DATA TO USE:
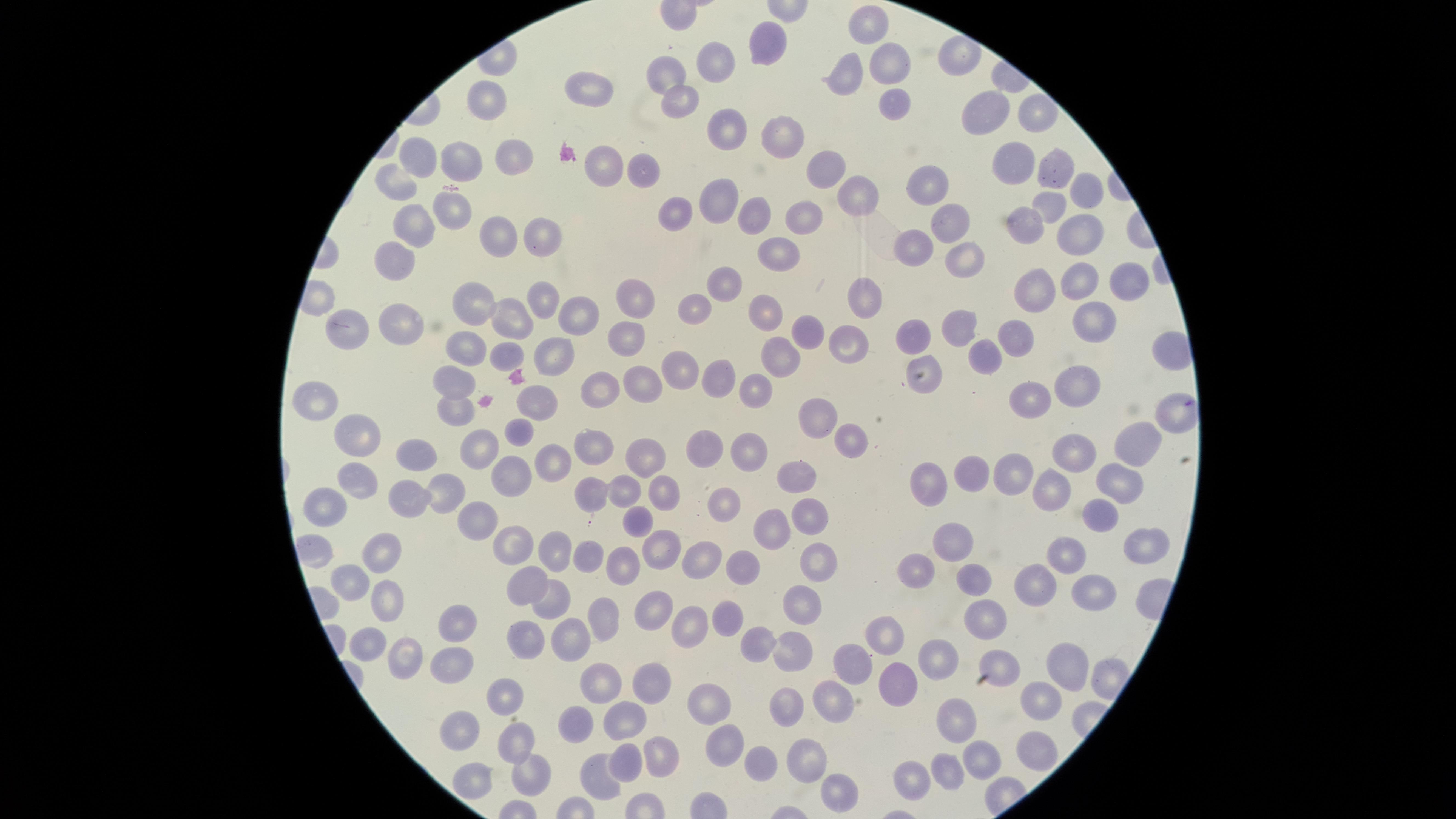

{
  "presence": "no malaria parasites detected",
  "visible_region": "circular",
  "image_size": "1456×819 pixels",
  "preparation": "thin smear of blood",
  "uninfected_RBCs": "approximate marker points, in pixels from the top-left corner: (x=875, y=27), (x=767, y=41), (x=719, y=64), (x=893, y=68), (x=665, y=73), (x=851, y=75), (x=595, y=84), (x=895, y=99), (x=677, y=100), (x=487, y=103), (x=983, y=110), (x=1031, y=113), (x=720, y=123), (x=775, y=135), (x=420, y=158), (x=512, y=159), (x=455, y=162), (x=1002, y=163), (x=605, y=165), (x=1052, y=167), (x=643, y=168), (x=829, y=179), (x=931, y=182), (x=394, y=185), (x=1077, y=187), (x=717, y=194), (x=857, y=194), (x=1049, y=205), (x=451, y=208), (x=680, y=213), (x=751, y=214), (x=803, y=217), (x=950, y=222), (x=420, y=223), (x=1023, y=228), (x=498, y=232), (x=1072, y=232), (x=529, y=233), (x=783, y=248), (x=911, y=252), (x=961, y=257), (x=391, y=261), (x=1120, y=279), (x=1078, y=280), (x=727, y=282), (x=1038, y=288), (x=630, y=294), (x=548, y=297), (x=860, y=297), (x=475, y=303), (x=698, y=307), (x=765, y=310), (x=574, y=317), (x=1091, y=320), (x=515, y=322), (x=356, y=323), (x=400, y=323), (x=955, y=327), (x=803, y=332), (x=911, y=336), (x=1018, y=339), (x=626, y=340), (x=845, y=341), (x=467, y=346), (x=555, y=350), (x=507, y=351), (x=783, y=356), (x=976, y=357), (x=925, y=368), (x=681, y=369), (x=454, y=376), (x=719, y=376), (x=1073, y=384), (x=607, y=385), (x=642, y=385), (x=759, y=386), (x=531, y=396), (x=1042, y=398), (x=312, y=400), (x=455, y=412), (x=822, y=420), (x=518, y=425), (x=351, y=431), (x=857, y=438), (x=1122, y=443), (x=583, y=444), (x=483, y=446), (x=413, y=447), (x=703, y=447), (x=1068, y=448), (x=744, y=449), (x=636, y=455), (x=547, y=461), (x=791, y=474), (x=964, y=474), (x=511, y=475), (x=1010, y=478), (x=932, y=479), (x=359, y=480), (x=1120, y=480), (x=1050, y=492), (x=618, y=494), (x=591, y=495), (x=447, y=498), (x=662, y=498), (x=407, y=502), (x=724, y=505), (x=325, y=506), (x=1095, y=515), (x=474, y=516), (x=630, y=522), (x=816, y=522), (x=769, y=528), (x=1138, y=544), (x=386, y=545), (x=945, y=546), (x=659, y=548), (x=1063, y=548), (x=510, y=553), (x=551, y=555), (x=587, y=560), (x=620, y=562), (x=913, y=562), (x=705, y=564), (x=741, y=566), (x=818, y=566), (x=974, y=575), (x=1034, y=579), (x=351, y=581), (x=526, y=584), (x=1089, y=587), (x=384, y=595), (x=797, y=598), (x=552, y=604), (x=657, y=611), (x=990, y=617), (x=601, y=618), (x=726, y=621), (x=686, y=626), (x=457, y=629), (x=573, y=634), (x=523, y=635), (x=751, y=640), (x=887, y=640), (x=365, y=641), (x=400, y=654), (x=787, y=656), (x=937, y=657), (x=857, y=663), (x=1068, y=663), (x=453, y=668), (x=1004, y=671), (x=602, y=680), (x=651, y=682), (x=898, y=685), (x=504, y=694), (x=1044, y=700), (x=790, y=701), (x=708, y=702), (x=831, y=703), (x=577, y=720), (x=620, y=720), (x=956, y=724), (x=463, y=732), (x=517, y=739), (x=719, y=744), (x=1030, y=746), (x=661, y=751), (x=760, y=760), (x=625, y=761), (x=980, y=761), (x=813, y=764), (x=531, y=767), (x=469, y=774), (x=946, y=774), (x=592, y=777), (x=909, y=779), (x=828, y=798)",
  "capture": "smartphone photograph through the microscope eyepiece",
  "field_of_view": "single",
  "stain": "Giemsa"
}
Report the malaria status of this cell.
...
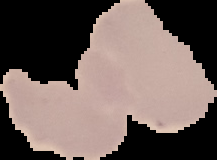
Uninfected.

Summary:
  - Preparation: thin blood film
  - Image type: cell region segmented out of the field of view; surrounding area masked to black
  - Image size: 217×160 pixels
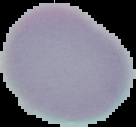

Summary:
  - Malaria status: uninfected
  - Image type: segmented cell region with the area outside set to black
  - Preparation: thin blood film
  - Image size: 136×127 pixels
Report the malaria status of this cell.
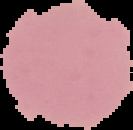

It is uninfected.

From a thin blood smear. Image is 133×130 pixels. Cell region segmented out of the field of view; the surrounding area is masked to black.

YOUR ASSIGNMENT:
Find how many lines in the listing contain the word "black" and give that count alone.

SOLUTION TO THIS EXERCISE:
3